Government Must Get Real: Current Law Only Encourages Teenage Cannabis Use

“The Government has to start getting real on the issue of cannabis prohibition because the current law only encourages young teenagers’ use of the drug”, said the NORML NZ’s Auckland spokesperson Stephen McIntyre today.

Mr McIntyre was referring to new data indicating a link between adolescent cannabis use and lower academic qualifications.

“These findings support NORML’s call for a legally regulated and controlled cannabis market in New Zealand, similar to the Dutch model,” he said.

"We all agree that young people shouldn’t use drugs with potential to harm their natural development," said Mr McIntyre. "The current law doesn't keep cannabis out of the hands of young New Zealanders. In fact, the very opposite happens”.

"I’m a parent of teenage children and the real issue here for me is the law,” he said.

“In 35 years - the same time as the Dunedin longitudinal study - the Misuse of Drugs Act has succeeded in creating a lucrative black market controlled by organised crime.”

“Since the late 1990s, that black market has set up ‘tinny shops’ in neighbourhoods everywhere selling to anyone, any time. Subsequently, New Zealand has one of the highest rates of teenage cannabis use in the world."

"Almost 35 years ago, the Netherlands successfully introduced regulated sales to adults through licensed cafes. It now has one of the lowest rates of cannabis use by teenagers, according to the World Health Organisation*."

"The Law Commission is currently reviewing the Misuse of Drugs Act. This study is further evidence prohibition simply does not work," he concluded.

* Degenhardt et al. 2008. Toward a global view of alcohol, tobacco, cannabis, and cocaine use: findings from the WHO world mental health surveys. PLOS Medicine 5: 1053-1067.

_DESCRIPTION OF THE TASK:_
Return the passage on cannabis law word for word, from "Government Must Get" to "lower academic qualifications.".

[Stored items]
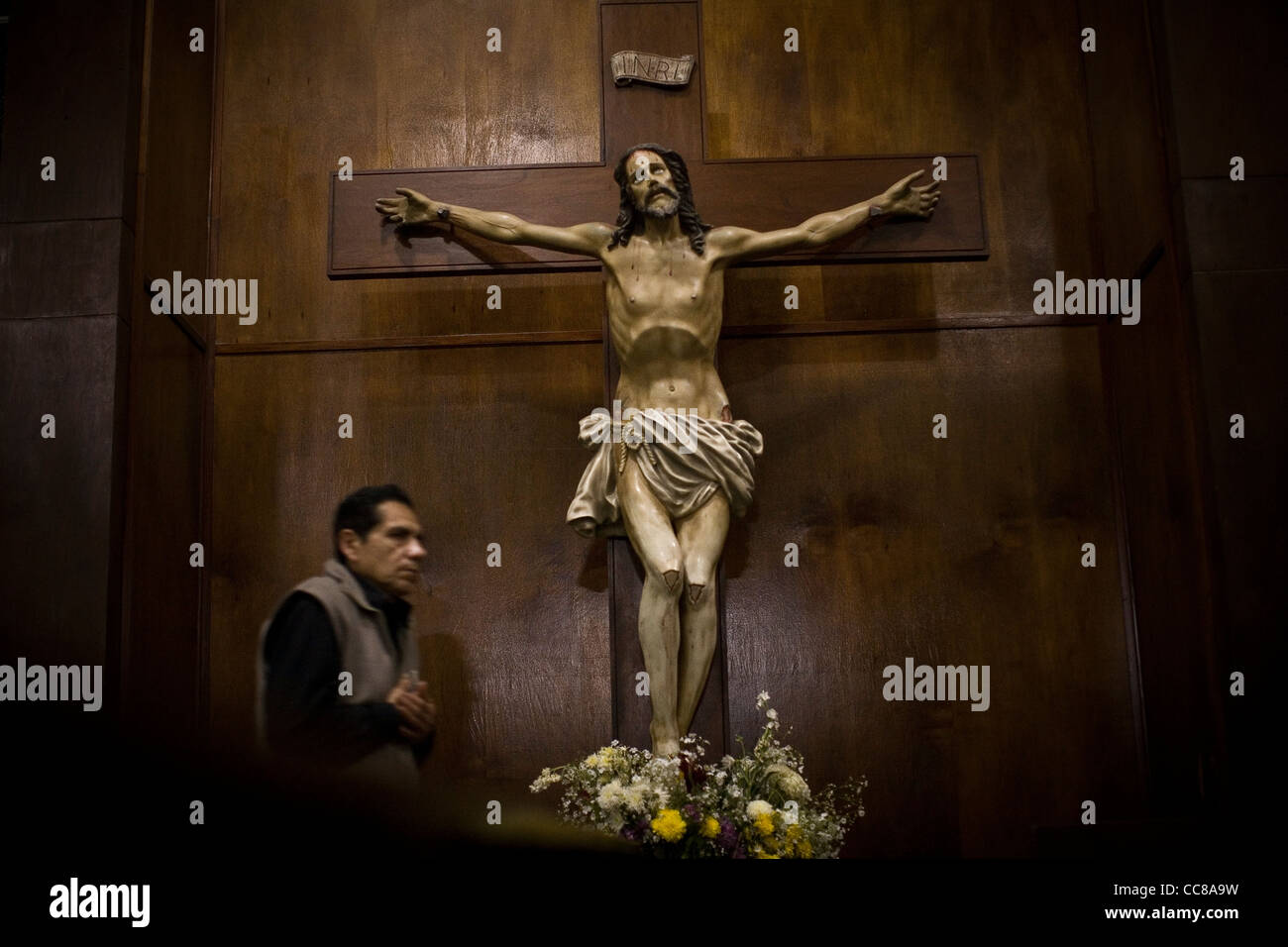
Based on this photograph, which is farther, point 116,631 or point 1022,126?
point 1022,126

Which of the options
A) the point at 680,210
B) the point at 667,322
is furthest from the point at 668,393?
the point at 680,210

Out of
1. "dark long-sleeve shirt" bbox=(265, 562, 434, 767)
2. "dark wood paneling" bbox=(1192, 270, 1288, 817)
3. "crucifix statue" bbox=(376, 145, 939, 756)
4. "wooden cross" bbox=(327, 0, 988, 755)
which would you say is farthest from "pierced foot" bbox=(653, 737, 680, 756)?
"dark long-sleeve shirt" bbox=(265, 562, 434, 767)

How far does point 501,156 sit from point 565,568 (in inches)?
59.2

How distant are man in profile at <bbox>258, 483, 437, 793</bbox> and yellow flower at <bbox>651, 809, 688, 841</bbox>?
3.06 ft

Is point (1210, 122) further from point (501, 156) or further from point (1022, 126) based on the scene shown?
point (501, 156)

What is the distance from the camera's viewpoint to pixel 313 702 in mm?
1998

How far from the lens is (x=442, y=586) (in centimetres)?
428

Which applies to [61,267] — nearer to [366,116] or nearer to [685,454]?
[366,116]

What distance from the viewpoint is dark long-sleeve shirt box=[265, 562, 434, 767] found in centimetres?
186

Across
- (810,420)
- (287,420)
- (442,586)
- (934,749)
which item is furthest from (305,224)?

_ANSWER TO THE PROBLEM:_
Government Must Get Real: Current Law Only Encourages Teenage Cannabis Use

“The Government has to start getting real on the issue of cannabis prohibition because the current law only encourages young teenagers’ use of the drug”, said the NORML NZ’s Auckland spokesperson Stephen McIntyre today.

Mr McIntyre was referring to new data indicating a link between adolescent cannabis use and lower academic qualifications.